Sábado, 16 de Julho de 2011

Portugal, a União Europeia e a Democracia nas malhas dos ratings - IV

Júlio Marques Mota

 

Compreende-se que as agências existam, existam e assumidas como serviço de interesse geral no caso das empresas nacionais, devendo então elas ser públicas, enquanto para Estados soberanos elas justificam-se também, mas devem estar na órbita das instituições internacionais, sob a égide das Organizações de Bretton Woods. Neste sentido, veja-se a posição de Luc Chardonneret du Ponant:

 

Os ratings não são serviços financeiros como os outros nem são produtos de consumo de massa; eles participam na “fides”, isto é, na confiança. É por isso que se fala de moeda fiduciária para descrever o sistema monetário moderno que assenta essencialmente no grau de confiança dos actores relativamente ao seu sistema financeiro, bancos comerciais, e banco central incluído. A qualidade é uma exigência sine qua none da perenidade das agências. Não uma qualidade caracterizada pelo número de horas de formação que os analistas recebem anualmente.

 

É ainda necessário que estas formações sejam boas, pertinentes, úteis, exploráveis, inteligentes. E, depois, que dizer do recrutamento. Na maior parte dos casos, são os analistas de melhor posição nas agências que recrutam os seus colaboradores mais jovens: nada de mais normal, dir-se-á. É sem dúvida verdadeiro, mas as organizações abundam de casos de conflitos e ambições mais ou menos sãs que levam certos analistas mais velhos a criarem obstáculos à partilha de conhecimentos e de know how em relação aos recém-chegados mais novos. Um risco consiste em não delimitar do interior as reais necessidades das agências, tentadas a contratar mais facilmente executantes capazes de absorver enormes volumes de produção de notações, em vez de espíritos curiosos, cultivados e bem formados de base, capazes de navegar sem embaraços tanto no labirinto da macroeconomia internacional como entre as dificuldades da economia política, ao mesmo tempo capazes de evitar os alçapões da micro análise.

 

Os ratings não são commodities, nem produtos de grande
consumo, se bem que se tenham tornado uma língua viva (calão, talvez) muito
largamente praticada por dezenas de milhares de investidores. Se, por
conseguinte, a qualidade deve permanecer o privilégio da notação financeira,
então os analistas não devem estar permanentemente “com a mão na massa”, mas
pelo contrário devem dispor dos meios para se distanciarem, irem de férias;
devem ter tempo para ler, ouvir os prémios Nobel falar, voltarem à
Universidade, participarem em revistas da literatura especializada, académica,
e profissional; devem passar menos tempo nos aeroportos e mais tempo em
reflexão individual e colectiva; não se devem deixar seduzir pelo pensamento
único nem pelos discursos demasiado orientados pelas instâncias de decisão. É assim,
a este preço, que serão autenticamente “os guardas” dos mercados financeiros,
quer dentro deles quer fora deles.

□ □ □ □

Descrição do exercício:
Dê seguimento ao texto acima sobre as agências de rating, começando logo após a última frase.

□ □ □ □

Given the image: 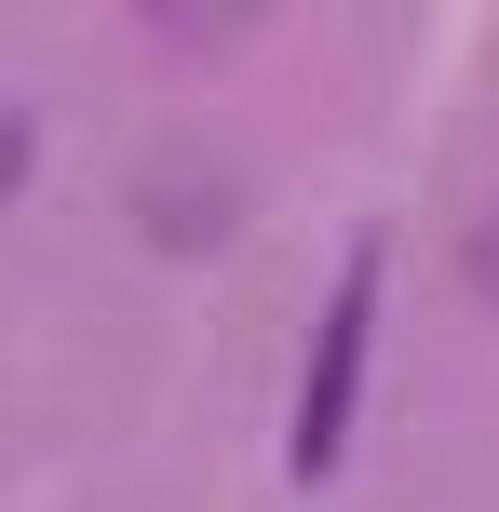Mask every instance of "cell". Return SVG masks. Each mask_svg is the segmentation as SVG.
<instances>
[{
	"mask_svg": "<svg viewBox=\"0 0 499 512\" xmlns=\"http://www.w3.org/2000/svg\"><path fill=\"white\" fill-rule=\"evenodd\" d=\"M365 324H378V256H351L338 297L311 324V391H297V472H338V432H351V378H365Z\"/></svg>",
	"mask_w": 499,
	"mask_h": 512,
	"instance_id": "6da1fadb",
	"label": "cell"
}]
</instances>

□ □ □ □

Resultado abaixo:
 

A actividade de produção de ratings tem basicamente a
ver com a prestação de um serviço público. A vigilância dos mercados do crédito
constitui em si um compartimento dos mecanismos de regulação da finança em
obrigações. A auto-regulação dos mercados mostrou os seus limites. O regresso
dos Estados, que não se deixará de realizar, até para se dar a saída da crise
actual, deverá sem dúvida ser acompanhado da exigência de reconsiderar o papel
das agências de notação. Nesta perspectiva, sair do beco sem saída accionista que
coloca os analistas numa situação incómoda e de esquizofrenia permanente, tanto
eles são apanhados entre a exigência de qualidade e a corrida à rentabilidade,
levar-nos -á fatalmente a fazer a escolha — que não tem nada de Corneille — da
qualidade desta vigilância em detrimento da sua rentabilidade.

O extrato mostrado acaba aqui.